Decades ago Richard Nixon’s Southern Strategy kicked off a cold civil war; Ronald Reagan kept it going with his apocryphal story of a Welfare Queen, George HW Bush had Willie Horton, and George W Bush had the duplicitous Swift Boat Veterans for Truth. In the 1990’s Newt Gingrich weaponized “traditional values” in congressional elections and the culture wars, begun thirty years earlier (by Goldwater acolyte Phyllis Schlafly) were fully joined.
Trump isn’t the disease. He’s a symptom. He is the apotheosis of a cynical process begun by Schlafly and Roger Ailes, continuing in a straight line through Gingrich and Palin and on to Jim Jordan, whose feverish House speechifying would be hilariously funny were it not so scary: if he believes even half of what he says he is simply incapable of coherent thought and critical analysis; if he doesn’t then he is a proven liar.
So if Trump and all these others are symptoms, what is the disease? Why is our congress deadlocked, our legislative pipeline gridlocked? Why is our political discourse coarse? If politics is supposed to be the art of the possible, why is even the smallest compromise seemingly impossible? It comes down to one single word: empathy. There has long been an empathy gap in American politics: Republicans have none, Democrats a surfeit. (This might be a good time to point out the misleading way many polls are reported: breaking results down by political affiliation might seem useful but it has the effect of elevating the Republican Party to a status it does not enjoy. Independents and Democrats each outnumber registered Republicans.)
Politics is the art of the possible: compromise. But compromise is impossible in an environment where one party routinely engages in the most toxic rhetorical excess, demonizing policy differences and branding them as an Enemy who is seeking no less than the destruction of the nation. Compromise requires empathy, and a willingness to view the world — just for an instant —through someone else’s eyes.
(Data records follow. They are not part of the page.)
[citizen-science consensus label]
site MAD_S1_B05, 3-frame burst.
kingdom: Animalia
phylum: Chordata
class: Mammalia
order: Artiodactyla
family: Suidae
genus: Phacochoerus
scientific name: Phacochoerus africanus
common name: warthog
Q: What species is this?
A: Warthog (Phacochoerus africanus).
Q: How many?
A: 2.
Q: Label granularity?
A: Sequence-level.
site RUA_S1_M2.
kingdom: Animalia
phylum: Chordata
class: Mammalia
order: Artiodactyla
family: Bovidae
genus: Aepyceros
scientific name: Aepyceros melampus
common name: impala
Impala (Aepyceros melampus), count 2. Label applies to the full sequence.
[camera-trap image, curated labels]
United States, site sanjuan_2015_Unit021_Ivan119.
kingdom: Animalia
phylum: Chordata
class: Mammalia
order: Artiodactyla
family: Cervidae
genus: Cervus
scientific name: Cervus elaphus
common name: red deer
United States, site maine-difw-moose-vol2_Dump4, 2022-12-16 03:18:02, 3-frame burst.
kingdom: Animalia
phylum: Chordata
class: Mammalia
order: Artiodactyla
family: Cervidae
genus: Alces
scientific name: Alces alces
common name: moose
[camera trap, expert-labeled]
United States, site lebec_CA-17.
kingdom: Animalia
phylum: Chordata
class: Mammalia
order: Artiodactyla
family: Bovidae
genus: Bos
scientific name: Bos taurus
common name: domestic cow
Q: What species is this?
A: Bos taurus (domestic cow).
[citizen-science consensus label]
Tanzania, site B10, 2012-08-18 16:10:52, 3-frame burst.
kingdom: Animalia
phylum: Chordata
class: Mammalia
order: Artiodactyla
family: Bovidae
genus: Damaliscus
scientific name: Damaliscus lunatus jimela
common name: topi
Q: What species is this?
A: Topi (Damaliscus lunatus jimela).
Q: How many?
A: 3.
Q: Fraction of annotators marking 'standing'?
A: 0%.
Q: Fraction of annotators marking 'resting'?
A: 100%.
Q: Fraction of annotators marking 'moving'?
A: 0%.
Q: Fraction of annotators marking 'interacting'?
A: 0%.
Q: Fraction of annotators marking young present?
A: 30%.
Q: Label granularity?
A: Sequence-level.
Before you judge a man, it is said, you should walk a mile in his moccasins.
The signal event in the transformation — or disintegration — of the Republican Party was the rise of Newt Gingrich to Speaker in 1995. What began as an election device to demonize the Other became, in Gingrich’s hands, a weapon of legislative havoc, a wrecking ball aimed not just at New Deal and Great Society programs but at the people who would preserve them and their legacy. Empathy is rhetorically conflated with sympathy, and both are denigrated as signs of weakness. That demonization is, ironically, itself a sign of weakness, the kind of professed certainty and absolutism that betrays fanaticism. (“The fanatic,” wrote John LeCarré, “is always concealing a secret doubt.”)
The transformation of the GOP into the POT is complete: there are no scruples (only “winning” is important), there is no objective truth (only “alternative facts” are allowed), and there is no actual leadership (only a bloviating void determined to airbrush failure after failure). Perhaps, in a few years, a new center-right party will emerge to honestly debate the things that must be debated. Everybody wants to win; but winning doesn’t mean somebody has to lose. Compromise used to be possible; it will be possible again when empathy is properly embraced as a political tool and a sign of strength.